Hal tersebut mengemuka dalam acara bincang buku Psikologi Positif karya Garvin Goei secara daring, Sabtu (4/12/2021). Psikologi positif dimaknai sebagai kemampuan untuk mengolah hal dan emosi negatif serta positif kemudian mengubahnya menjadi pelajaran hidup. Teori psikologi positif dikembangkan oleh profesor psikologi, Martin Seligman.
”Psikologi positif artinya membuat hidup dari nol menjadi plus satu kemudian menjadi plus dua. Intinya tentang bagaimana hidup kita berkembang. Psikologi positif bukan psikologi yang harus terus berpikir positif,” kata Garvin yang juga Ketua Program Studi Psikologi di Universitas Bunda Mulia, Jakarta.
Menurut dia, individu tidak wajib memiliki emosi positif terus-menerus.

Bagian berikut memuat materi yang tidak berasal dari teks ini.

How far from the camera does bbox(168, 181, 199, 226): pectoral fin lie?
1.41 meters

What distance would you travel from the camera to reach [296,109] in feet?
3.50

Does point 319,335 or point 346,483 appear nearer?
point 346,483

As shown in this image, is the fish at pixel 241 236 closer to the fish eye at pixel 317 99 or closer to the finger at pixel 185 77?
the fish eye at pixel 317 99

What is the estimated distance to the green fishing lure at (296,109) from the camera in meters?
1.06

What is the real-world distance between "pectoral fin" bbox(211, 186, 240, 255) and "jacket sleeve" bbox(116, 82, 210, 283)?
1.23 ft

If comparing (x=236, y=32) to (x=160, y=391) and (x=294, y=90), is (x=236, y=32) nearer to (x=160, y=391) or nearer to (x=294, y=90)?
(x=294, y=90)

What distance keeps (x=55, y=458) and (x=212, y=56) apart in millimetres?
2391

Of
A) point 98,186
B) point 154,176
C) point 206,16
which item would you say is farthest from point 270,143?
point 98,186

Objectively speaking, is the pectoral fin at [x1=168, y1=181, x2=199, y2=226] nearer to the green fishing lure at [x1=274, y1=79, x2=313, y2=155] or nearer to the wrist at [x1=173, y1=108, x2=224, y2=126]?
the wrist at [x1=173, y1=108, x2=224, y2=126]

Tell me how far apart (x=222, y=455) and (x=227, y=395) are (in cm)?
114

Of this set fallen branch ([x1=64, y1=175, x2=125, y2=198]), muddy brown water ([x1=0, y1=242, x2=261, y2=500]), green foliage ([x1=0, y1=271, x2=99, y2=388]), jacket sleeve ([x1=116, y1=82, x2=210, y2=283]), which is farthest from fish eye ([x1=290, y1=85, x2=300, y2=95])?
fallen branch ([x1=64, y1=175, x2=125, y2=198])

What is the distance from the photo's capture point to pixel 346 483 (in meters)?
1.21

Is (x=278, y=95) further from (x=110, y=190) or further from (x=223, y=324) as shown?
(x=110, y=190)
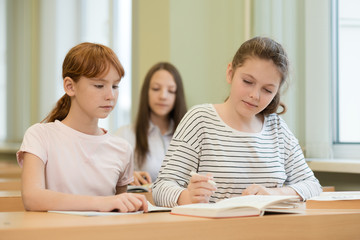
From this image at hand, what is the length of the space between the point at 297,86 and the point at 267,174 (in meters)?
→ 0.90

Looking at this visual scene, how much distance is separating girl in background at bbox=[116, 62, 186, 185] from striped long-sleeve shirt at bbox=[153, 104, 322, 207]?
1.32m

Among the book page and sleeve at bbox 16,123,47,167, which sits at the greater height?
sleeve at bbox 16,123,47,167

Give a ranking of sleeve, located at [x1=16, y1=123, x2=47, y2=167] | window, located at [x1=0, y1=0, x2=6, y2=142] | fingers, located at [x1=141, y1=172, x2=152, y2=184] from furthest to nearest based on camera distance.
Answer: window, located at [x1=0, y1=0, x2=6, y2=142] < fingers, located at [x1=141, y1=172, x2=152, y2=184] < sleeve, located at [x1=16, y1=123, x2=47, y2=167]

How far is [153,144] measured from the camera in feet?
10.1

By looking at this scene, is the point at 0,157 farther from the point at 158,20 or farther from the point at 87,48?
the point at 87,48

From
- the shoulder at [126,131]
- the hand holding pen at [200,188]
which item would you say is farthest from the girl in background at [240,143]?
the shoulder at [126,131]

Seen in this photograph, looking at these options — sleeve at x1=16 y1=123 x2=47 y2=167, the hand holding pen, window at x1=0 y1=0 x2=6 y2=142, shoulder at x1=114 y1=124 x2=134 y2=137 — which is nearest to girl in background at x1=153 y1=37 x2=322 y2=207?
the hand holding pen

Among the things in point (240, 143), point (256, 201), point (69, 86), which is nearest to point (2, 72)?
point (69, 86)

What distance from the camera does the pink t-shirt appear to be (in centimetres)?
165

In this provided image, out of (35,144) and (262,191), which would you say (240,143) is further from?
(35,144)

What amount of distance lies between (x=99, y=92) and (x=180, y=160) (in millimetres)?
328

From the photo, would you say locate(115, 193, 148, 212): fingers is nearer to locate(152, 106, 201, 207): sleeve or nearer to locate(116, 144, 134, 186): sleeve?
locate(152, 106, 201, 207): sleeve

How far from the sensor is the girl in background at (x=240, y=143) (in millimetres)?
1632

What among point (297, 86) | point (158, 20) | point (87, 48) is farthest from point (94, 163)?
point (158, 20)
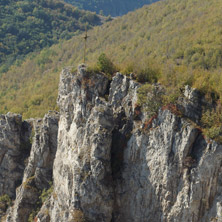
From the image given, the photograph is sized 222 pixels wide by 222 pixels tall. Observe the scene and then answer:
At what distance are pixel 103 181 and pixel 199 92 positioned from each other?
14335 mm

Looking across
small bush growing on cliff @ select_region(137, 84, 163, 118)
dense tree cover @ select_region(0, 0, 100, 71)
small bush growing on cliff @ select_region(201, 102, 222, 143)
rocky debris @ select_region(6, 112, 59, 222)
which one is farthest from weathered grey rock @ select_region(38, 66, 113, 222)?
dense tree cover @ select_region(0, 0, 100, 71)

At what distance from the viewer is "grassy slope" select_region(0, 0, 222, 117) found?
82.6 metres

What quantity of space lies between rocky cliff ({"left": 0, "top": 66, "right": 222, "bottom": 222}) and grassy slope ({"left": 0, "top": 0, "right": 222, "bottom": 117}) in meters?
23.9

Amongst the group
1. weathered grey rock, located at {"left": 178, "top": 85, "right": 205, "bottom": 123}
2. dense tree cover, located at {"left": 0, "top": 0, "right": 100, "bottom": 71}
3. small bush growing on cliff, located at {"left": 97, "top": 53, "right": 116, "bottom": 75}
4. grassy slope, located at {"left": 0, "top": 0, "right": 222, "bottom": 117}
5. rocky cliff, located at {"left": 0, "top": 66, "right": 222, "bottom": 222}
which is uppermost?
dense tree cover, located at {"left": 0, "top": 0, "right": 100, "bottom": 71}

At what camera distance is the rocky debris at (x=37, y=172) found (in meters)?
49.7

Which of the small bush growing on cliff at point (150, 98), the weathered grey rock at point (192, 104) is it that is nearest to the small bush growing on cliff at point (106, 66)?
the small bush growing on cliff at point (150, 98)

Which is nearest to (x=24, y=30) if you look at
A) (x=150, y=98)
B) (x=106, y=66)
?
(x=106, y=66)

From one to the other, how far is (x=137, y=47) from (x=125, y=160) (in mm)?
72344

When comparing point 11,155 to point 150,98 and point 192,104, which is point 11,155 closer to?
point 150,98

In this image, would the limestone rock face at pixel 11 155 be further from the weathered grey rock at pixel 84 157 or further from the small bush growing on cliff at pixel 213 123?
the small bush growing on cliff at pixel 213 123

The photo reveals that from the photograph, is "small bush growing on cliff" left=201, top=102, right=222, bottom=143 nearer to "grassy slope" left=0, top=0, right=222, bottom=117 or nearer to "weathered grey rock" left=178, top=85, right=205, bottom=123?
"weathered grey rock" left=178, top=85, right=205, bottom=123

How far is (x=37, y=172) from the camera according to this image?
1982 inches

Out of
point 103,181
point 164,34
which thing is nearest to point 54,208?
point 103,181

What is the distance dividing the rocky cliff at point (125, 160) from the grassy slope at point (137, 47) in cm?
2392
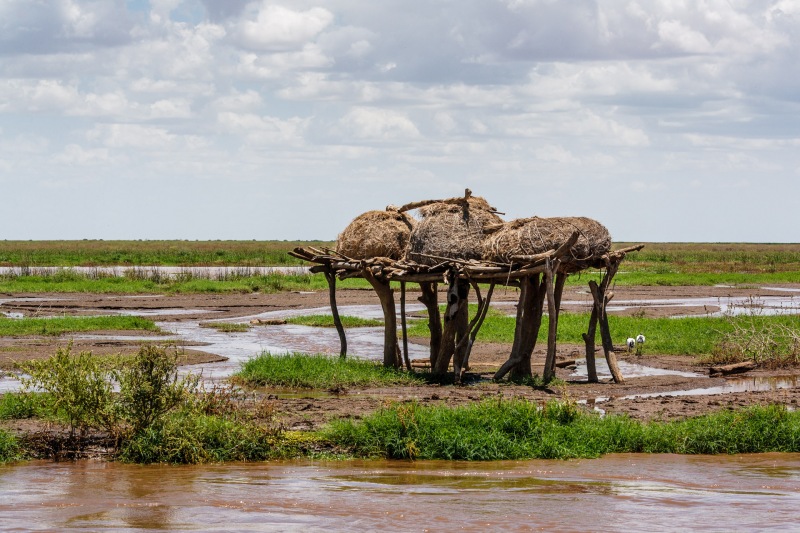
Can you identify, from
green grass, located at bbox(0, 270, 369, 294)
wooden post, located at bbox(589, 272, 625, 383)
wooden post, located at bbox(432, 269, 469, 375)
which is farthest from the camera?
green grass, located at bbox(0, 270, 369, 294)

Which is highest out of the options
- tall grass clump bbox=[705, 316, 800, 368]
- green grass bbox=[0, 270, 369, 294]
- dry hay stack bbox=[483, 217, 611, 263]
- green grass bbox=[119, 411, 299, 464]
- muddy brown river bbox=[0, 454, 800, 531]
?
dry hay stack bbox=[483, 217, 611, 263]

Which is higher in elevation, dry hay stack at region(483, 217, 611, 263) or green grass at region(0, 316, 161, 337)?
dry hay stack at region(483, 217, 611, 263)

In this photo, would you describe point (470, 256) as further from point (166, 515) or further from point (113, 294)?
point (113, 294)

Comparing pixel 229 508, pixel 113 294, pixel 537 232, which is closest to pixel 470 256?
pixel 537 232

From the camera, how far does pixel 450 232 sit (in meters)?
17.1

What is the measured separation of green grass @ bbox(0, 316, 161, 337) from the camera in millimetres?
26203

Individu juga perlu mampu menerima hal buruk dalam hidup dan tidak mengingkari emosi negatif yang dirasakan.
Hal tersebut membedakan kapan individu harus bersikap optimistis dan pesimistis. Garvin mengatakan, optimisme bisa dilakukan ketika individu ada di situasi yang netral atau positif. Sementara itu, pesimisme diperlukan saat situasi negatif atau berisiko tinggi.
”Misalnya, saat pandemi Covid-19, jangan membuka masker dan optimistis bahwa kita akan baik-baik saja. Dalam konteks tersebut, kita harus pesimistis,” ujarnya.
Psikologi positif juga berhubungan dengan sikap menyayangi diri atau self-love. Saat sedang terpuruk, individu kerap menyampaikan narasi negatif ke diri sendiri, seperti menyalahkan diri, menganggap diri tidak berharga, hingga menganggap diri sendiri payah. Hal itu bisa membuat seseorang semakin terpuruk dan sulit pulih.
Psikologi positif artinya membuat hidup dari nol menjadi plus satu kemudian menjadi plus dua. Intinya tentang bagaimana hidup kita berkembang. Psikologi positif bukan psikologi yang harus terus berpikir positif.
Alih-alih menghujat diri sendiri, individu disarankan untuk merangkul dan menghibur diri, misalnya dengan minum kopi atau istirahat sejenak. Sikap tersebut diyakini mampu membuat individu menelaah hal dan emosi negatif yang dialami.
”Untuk hidup secara positif, kita perlu menerima hal yang negatif juga. Akui adanya hal negatif kemudian ambil pelajaran dari itu tanpa perlu mengingat kembali emosi negatifnya,” tutur Garvin.
Psikologi positif berkaitan erat dengan kebahagiaan. Ada lima unsur pembentuk kebahagiaan dalam teori psikologi positif, yaitu emosi positif, engagement (dimaknai sebagai sebagai kemampuan menikmati kegiatan sehari-hari), relasi positif dengan orang lain, kebermaknaan, serta pencapaian.
Adapun definisi kebahagiaan di masa lalu berbeda dengan masa sekarang. Dulu, definisi kebahagiaan adalah ketika semua keinginan individu terpenuhi dan hal buruk tidak terjadi. Definisi tersebut kini digugat karena membuat individu ”lari di tempat”.
Kebahagiaan kini dimaknai juga sebagai kesempatan individu untuk mengembangkan diri. Untuk itu, individu didorong mengidentifikasi 3-5 kelebihan dalam dirinya kemudian mengoptimalkan kelebihan tersebut.
Ketua Asosiasi Psikologi Kesehatan Indonesia (APKI) Eunike Sri Tyas Suci mengatakan, kebahagiaan bersifat subyektif dan personal. Itu sebabnya individu perlu mendefinisikan arti kebahagiaannya masing-masing melalui psikologi positif.
”Psikologi positif bisa diterapkan siapa saja, termasuk lansia. Ini penting agar warga lansia bisa memaknai hidup secara positif karena warga lansia umumnya mengalami situasi sulit, seperti degradasi kesehatan dan kehilangan teman,” katanya. ”Berpikir positif akan menggerakkan pikiran, karsa, dan rasa positif pula,” tambahnya.
Menurut penulis buku Resiliensi, M Taufiq Amir, psikologi positif dapat dipraktikkan pula di organisasi masyarakat dan tempat kerja. Teori ini mendukung individu membangun kepercayaan diri, potensi, dan optimisme. Organisasi dan institusi pun akan maju jika individunya mampu berkembang.